Thèbes, an 1327 avant J.-C., le grand prêtre scelle le tombeau de Toutankhamon. Novembre 1922, Howard Carter découvre la tombe du pharaon et son trésor inouï. Malade et craignant pour sa vie, Carter vient en 1930 consulter Marie Curie sur la possibilité d’avoir été irradié dans le mausolée. Évoquant la malédiction du pharaon, il la convainc de venir à Londres étudier les artéfacts trouvés dans l’hypogée. 

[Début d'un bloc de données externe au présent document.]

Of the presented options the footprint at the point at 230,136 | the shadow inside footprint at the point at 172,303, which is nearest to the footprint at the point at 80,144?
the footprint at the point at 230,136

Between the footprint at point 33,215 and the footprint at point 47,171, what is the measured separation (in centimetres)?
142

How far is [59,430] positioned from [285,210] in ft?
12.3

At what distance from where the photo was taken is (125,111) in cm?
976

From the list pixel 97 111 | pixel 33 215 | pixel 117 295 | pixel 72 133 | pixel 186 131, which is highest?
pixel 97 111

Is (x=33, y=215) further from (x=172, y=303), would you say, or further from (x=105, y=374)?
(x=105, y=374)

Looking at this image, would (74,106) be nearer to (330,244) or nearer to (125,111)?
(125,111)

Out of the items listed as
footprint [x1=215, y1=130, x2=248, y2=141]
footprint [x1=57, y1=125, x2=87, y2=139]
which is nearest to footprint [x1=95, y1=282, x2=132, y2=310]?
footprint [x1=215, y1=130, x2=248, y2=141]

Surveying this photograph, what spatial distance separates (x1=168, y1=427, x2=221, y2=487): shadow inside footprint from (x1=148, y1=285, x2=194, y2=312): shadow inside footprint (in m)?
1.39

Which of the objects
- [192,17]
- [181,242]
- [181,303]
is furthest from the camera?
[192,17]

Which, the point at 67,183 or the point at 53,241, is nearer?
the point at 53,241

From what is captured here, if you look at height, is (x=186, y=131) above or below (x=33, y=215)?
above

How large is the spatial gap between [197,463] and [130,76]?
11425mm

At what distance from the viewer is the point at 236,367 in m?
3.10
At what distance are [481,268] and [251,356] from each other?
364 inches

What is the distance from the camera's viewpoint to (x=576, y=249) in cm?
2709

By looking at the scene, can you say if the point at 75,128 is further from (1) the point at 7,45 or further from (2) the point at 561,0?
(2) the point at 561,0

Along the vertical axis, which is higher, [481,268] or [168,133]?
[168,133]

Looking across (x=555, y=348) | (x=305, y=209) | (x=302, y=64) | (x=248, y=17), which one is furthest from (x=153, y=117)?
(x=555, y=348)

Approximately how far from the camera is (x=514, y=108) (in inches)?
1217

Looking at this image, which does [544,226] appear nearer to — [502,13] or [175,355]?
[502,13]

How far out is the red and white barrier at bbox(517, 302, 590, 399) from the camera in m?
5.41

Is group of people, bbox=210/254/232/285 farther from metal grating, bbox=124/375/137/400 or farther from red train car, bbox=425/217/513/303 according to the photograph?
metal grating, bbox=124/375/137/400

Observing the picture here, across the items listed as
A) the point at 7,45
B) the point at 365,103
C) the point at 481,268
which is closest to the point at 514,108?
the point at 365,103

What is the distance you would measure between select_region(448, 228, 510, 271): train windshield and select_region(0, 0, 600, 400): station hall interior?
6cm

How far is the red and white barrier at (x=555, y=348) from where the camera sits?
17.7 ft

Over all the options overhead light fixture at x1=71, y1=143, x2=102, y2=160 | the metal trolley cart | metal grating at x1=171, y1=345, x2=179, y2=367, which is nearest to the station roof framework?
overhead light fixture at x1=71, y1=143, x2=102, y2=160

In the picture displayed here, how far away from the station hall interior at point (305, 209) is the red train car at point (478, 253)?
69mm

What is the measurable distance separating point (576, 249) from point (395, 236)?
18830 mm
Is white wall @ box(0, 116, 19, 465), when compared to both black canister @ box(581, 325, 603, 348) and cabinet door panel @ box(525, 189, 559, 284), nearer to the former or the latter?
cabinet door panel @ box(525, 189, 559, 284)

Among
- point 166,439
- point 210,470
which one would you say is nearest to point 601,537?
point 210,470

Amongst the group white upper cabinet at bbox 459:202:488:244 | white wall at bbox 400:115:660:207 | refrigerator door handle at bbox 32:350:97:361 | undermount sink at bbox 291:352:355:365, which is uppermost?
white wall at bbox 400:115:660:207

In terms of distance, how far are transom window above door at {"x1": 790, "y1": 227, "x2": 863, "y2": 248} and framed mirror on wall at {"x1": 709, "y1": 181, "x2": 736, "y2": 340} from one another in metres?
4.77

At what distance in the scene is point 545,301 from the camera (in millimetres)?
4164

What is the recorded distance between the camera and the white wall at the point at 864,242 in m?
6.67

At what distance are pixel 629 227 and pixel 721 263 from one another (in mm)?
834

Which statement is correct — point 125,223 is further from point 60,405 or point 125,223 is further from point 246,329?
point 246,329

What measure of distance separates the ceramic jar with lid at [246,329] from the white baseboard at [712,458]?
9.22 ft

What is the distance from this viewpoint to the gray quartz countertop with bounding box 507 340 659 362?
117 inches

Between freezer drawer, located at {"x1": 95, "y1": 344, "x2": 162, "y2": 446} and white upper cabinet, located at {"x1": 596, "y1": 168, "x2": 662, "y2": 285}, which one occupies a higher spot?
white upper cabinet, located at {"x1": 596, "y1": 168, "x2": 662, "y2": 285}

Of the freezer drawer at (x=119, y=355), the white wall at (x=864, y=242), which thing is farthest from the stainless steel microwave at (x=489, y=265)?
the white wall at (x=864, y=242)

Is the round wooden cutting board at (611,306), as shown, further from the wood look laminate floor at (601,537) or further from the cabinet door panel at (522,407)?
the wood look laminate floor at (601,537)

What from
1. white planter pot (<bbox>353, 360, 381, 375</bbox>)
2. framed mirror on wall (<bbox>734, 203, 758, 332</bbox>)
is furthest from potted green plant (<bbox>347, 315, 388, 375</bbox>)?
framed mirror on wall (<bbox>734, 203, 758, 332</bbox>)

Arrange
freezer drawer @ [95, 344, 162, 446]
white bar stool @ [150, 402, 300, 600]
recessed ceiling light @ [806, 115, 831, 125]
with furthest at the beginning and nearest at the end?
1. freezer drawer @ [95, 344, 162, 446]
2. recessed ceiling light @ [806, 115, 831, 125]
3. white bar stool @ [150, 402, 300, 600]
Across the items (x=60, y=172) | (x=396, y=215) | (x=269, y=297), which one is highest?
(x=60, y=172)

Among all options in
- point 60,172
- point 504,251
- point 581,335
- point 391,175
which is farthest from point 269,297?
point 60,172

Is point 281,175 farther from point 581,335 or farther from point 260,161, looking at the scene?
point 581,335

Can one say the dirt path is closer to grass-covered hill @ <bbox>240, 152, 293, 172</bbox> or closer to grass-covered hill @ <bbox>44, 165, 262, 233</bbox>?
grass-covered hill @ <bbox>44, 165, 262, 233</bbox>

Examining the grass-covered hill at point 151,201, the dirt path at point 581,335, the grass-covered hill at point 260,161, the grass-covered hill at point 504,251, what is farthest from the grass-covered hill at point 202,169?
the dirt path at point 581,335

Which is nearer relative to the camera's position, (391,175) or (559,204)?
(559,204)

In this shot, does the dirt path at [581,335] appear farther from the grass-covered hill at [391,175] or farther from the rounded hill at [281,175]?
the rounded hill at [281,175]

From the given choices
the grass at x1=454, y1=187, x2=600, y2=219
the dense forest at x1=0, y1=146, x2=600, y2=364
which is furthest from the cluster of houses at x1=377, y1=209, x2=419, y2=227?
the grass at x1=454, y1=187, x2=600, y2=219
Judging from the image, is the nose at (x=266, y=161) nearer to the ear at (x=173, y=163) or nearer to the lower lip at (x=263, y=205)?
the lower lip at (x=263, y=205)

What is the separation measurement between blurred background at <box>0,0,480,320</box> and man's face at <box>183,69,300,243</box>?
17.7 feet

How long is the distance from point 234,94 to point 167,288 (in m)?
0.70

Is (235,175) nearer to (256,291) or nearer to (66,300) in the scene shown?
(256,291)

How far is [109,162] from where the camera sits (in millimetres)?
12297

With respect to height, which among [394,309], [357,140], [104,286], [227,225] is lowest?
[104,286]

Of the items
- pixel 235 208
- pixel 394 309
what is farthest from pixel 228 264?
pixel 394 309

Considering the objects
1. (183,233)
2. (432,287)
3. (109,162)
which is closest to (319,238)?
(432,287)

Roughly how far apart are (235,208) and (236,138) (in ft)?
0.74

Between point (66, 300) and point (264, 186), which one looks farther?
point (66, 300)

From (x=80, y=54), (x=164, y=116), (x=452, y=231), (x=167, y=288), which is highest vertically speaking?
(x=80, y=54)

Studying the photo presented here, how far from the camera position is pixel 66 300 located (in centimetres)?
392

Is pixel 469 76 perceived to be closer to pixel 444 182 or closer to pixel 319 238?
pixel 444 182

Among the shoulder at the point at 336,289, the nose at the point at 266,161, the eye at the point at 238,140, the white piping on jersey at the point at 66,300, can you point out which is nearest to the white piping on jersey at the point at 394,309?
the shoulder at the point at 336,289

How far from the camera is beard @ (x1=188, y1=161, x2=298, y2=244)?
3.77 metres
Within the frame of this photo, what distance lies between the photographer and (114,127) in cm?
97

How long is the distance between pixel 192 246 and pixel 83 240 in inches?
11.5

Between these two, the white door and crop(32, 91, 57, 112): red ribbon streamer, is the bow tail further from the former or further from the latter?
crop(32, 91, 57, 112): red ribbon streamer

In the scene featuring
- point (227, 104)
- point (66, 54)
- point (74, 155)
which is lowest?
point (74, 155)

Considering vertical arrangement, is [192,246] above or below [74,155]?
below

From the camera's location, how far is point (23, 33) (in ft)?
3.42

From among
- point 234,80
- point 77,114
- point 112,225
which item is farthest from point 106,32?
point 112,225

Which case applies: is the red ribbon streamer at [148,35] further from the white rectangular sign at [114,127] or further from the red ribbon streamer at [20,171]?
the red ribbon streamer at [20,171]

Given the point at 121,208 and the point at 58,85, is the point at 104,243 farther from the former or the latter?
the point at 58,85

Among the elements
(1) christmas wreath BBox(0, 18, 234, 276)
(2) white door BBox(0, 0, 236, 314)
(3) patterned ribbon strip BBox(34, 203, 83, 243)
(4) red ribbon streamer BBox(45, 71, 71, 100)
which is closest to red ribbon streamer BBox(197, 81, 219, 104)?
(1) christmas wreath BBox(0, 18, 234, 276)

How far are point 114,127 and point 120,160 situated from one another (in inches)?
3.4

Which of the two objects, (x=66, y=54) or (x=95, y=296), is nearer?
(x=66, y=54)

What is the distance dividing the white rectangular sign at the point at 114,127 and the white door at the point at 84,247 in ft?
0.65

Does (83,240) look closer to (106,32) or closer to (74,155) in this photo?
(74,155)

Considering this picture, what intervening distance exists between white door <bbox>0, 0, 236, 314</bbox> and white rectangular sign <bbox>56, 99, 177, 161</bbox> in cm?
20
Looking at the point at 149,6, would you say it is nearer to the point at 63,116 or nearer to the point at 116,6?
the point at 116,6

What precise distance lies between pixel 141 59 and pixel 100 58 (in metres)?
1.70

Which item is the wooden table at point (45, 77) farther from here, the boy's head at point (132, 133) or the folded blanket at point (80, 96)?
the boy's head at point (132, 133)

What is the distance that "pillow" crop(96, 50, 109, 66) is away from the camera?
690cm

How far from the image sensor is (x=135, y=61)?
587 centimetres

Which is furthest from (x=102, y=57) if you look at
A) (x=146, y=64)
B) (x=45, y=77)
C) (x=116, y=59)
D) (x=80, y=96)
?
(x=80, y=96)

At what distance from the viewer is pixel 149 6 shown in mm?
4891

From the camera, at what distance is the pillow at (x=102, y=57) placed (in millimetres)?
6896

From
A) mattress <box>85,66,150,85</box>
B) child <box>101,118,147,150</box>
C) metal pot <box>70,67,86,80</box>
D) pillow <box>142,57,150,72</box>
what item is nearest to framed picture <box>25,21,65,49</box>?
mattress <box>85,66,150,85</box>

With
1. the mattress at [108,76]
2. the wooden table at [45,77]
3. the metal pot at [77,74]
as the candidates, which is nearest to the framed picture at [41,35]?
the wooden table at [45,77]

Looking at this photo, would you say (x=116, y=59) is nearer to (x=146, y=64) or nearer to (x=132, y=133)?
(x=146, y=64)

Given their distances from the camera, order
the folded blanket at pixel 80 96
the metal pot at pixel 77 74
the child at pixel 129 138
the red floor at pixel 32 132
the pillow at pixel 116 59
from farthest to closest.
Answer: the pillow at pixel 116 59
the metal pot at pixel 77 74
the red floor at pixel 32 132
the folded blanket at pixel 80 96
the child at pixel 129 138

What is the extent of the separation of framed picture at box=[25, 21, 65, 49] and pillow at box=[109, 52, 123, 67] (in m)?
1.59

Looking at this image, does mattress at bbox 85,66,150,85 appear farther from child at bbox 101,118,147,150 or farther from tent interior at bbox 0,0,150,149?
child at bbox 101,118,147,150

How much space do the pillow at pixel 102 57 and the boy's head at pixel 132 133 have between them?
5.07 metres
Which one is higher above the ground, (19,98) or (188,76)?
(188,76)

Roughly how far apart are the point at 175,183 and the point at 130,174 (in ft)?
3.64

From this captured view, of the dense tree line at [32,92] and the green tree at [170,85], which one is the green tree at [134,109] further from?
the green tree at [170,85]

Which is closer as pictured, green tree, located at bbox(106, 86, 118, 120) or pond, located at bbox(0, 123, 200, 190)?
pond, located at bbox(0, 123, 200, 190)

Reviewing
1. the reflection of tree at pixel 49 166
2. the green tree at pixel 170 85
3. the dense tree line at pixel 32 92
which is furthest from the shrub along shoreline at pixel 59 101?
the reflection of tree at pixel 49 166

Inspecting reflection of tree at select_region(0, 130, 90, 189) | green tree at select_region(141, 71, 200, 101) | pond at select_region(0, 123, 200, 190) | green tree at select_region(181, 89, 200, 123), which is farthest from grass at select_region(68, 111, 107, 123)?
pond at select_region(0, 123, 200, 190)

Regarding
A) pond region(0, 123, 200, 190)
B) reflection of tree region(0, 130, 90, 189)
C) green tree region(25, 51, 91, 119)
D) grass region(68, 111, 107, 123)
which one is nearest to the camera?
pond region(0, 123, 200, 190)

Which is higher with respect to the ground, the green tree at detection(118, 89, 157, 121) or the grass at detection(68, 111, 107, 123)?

Journaliste et écrivain, Michel Moatti explore souvent des événements historiques qu’il enrichit d’une intrigue, prenant quelques libertés narratives pour créer du suspense. S’appuyant sur la découverte du tombeau de Toutankhamon, il élabore un roman où Carter devient le point de départ d’une exploration du mythe de la malédiction et de sa réalité scientifique. L’intervention de Marie Curie, élément fictif introduit par l’auteur, reste crédible, les deux personnes ayant vécu à la même époque. Ce croisement inédit apporte au roman une double dynamique : la précision historique des fouilles et le côté imaginé d’une enquête menée avec rigueur et humour par la célèbre savante qui, non contente d’avérer les rumeurs de détournement d’objets au profit de l’archéologue, apporte une dimension scientifique enrichissante. Le récit habité de Carter crée une ambiance mystérieuse et restitue les moments exaltants des fouilles. De cette aventure fascinante, illustrée d’articles de journaux de l’époque, Moatti tire un roman aux accents policiers très vivant. (Maje et A.-M.G.)